Exercise instructions:
A. In the article on the AI-driven stock sell-off, which three areas does Barclays say the AI-loser narrative now extends to?
B. Rewrite the article on the AI-driven sell-off from "Barclays warned that" through "in this misalignment.", inclusive, substituting "fund managers" for "investors".
C. Based on the article on the AI-driven sell-off, decide whether each statement is true. Answer yes or no, and quote the words from the article that decide it.
(i) Barclays considers the split between cyclical and defensive stocks outdated.
(ii) Healthcare is counted among the areas seen as vulnerable to AI.
(iii) Barclays says earnings momentum among the sold-off companies has weakened.

Text segment start

Investing.com - Barclays warns that the rapid, emotion-driven sell-off targeting companies perceived as vulnerable to artificial intelligence influence may continue, with investors still in the “sell first, think later” mindset described by the bank.
Analyst Emmanuel Cau stated in a client report that the stock market has shown resilience, but concerns over the disruptive impact of AI are intensifying “market volatility and divergence across sectors.”
Barclays said that traditional classification methods such as cyclical versus defensive stocks are “outdated,” and the market now groups stocks based on their perceived “AI immunity or vulnerability.”
The bank pointed out that physical assets and traditional economic sectors, including commodities, industrials, materials, healthcare, and consumer goods, are seen as AI-resistant areas, while many consumer or business services and technology-related industries are “considered vulnerable.”
The list of companies considered AI losers has expanded sharply. Barclays believes this narrative initially started in media and business services, then spread to the software sector, and “now extends to financial services, logistics, and commercial real estate.”
The bank wrote that selling pressure within this group “has become indiscriminate,” driven more by narrative than fundamentals, even though “earnings momentum remains resilient.”
Barclays warned that investors are asking “who’s next,” showing no mercy to any company far from being seen as an AI winner.
The bank added that fears of business failures are spreading to the credit markets and putting pressure on banks, which “until now have been viewed as AI winners.”
“In the short term, we acknowledge that this momentum may be unstoppable, with no clear catalysts to halt this decline,” Barclays said, although the bank sees long-term opportunities in this misalignment.

Text segment end
Extracted records start

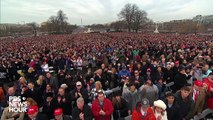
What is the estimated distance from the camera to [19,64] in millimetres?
14016

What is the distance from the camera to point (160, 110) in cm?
466

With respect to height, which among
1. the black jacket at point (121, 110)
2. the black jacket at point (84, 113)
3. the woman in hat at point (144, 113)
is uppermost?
the woman in hat at point (144, 113)

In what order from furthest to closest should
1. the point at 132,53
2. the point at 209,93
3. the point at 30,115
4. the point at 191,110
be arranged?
the point at 132,53 → the point at 209,93 → the point at 191,110 → the point at 30,115

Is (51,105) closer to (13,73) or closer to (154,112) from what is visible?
(154,112)

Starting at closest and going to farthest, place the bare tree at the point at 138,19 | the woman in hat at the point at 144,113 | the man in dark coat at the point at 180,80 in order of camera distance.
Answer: the woman in hat at the point at 144,113 < the man in dark coat at the point at 180,80 < the bare tree at the point at 138,19

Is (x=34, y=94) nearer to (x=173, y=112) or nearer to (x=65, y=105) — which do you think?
(x=65, y=105)

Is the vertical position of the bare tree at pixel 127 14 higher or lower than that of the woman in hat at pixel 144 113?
higher

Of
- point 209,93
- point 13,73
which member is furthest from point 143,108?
point 13,73

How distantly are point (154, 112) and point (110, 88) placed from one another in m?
4.14

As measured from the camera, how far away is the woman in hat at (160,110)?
15.1 ft

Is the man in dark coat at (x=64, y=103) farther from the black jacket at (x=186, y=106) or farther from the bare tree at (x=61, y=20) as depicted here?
the bare tree at (x=61, y=20)

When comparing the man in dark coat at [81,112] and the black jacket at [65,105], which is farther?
the black jacket at [65,105]

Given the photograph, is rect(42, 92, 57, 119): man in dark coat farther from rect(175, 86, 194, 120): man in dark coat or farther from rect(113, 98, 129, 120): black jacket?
rect(175, 86, 194, 120): man in dark coat

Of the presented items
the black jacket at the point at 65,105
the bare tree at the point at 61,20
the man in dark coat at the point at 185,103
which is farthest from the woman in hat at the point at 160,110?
the bare tree at the point at 61,20
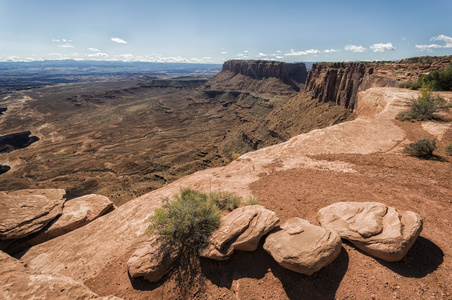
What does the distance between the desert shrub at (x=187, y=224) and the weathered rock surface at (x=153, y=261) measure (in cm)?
26

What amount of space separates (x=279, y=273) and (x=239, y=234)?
1359mm

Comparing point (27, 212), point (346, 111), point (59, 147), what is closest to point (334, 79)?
point (346, 111)

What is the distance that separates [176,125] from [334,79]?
6437 centimetres

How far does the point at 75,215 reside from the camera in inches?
387

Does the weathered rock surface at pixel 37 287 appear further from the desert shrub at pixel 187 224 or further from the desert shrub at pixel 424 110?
the desert shrub at pixel 424 110

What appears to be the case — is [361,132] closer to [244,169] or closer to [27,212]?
[244,169]

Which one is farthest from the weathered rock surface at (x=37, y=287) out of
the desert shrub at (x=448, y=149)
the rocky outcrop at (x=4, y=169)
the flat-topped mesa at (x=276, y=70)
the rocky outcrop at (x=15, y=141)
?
the flat-topped mesa at (x=276, y=70)

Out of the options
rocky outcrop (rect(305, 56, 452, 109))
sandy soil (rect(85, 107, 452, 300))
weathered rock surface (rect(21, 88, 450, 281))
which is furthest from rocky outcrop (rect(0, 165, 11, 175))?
rocky outcrop (rect(305, 56, 452, 109))

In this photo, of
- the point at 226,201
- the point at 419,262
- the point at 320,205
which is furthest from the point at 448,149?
the point at 226,201

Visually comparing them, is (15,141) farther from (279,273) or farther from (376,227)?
(376,227)

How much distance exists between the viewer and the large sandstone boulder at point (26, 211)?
8.14 meters

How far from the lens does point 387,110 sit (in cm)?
1589

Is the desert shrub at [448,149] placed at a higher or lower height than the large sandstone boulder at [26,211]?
higher

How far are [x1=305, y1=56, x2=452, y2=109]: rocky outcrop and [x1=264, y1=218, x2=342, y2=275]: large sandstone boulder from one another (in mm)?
27566
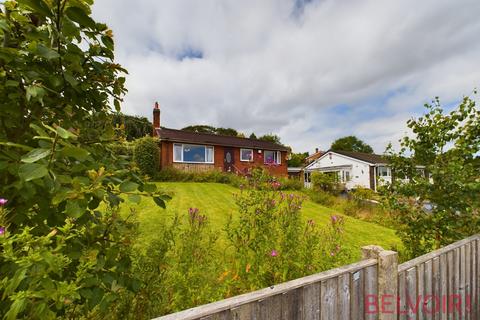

Extracted records end

Per-task answers:
A. Financial services, logistics, and commercial real estate.

B.
Barclays warned that fund managers are asking “who’s next,” showing no mercy to any company far from being seen as an AI winner.
The bank added that fears of business failures are spreading to the credit markets and putting pressure on banks, which “until now have been viewed as AI winners.”
“In the short term, we acknowledge that this momentum may be unstoppable, with no clear catalysts to halt this decline,” Barclays said, although the bank sees long-term opportunities in this misalignment.

C.
(i) Yes: "traditional classification methods such as cyclical versus defensive stocks are “outdated,”"
(ii) No: "including commodities, industrials, materials, healthcare, and consumer goods, are seen as AI-resistant areas"
(iii) No: "even though “earnings momentum remains resilient.”"